The Bay Area has more superfund sites than anywhere else in the country, so you can't really optimize for that when choosing where to put housing, sadly.
My house actually backs up to a 10 lane freeway. :) But there is a huge difference between being on the ground floor behind the wall where the freeway just sounds like a river, and being on a higher floor where you can see, hear, and smell the cars.
I lived next to a railway line, like it ran behind my back fence and it was a corner, so extremely screechy. I would constantly wake up to feeling like it had derailed right into my bedroom. Would not do again.
Screeching corner rails are solved by an automated rail greasing system. All train systems have these. If the rails are screeching, open a ticket with the local city system and have them fix the rail greasing system. Muni here was shut down for a long time and they forgot to turn back on the rail greasers and it sounded awful for a day before they were turned on/refilled.

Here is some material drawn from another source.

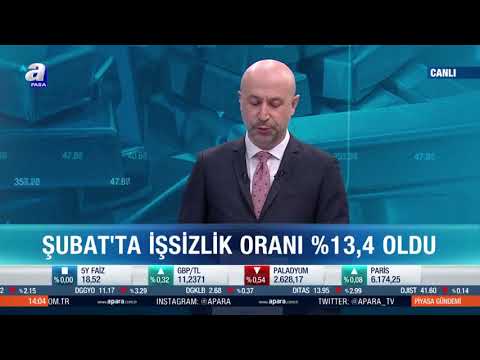 Şubat'ta İşsizlik Oranı %13,4 Oldu / Piyasa Gündemi / A Para / 12.04.2021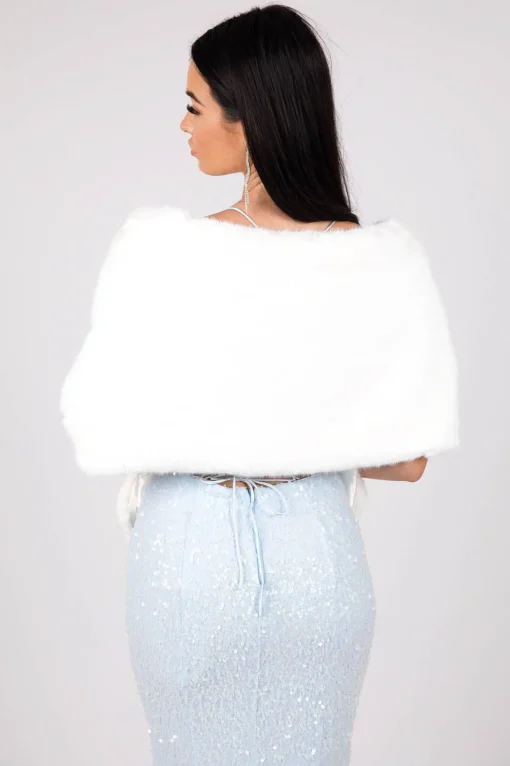 Amira Faux Fur Shawl - White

The grease is applied to the wheel flange on the outer rail of the curve, to minimise wear from the flange contacting the inside of the rail, which addresses some but not all screeching.
Screeching can still occur because train wheels’ axles do not have a differential and one wheel travels a longer path than the other. The conical shape of the wheel profile deals with this, but some metal/metal creep between the wheels and the (ungreased top of the) rail still occurs
It was a commuter and transport line so the majority of the screeching came from the long transport trains in the middle of the night. I suspect those are run differently here in Australia. It happened for the entire three years I lived there so I imagine if it was just a mishap it would have been solved already.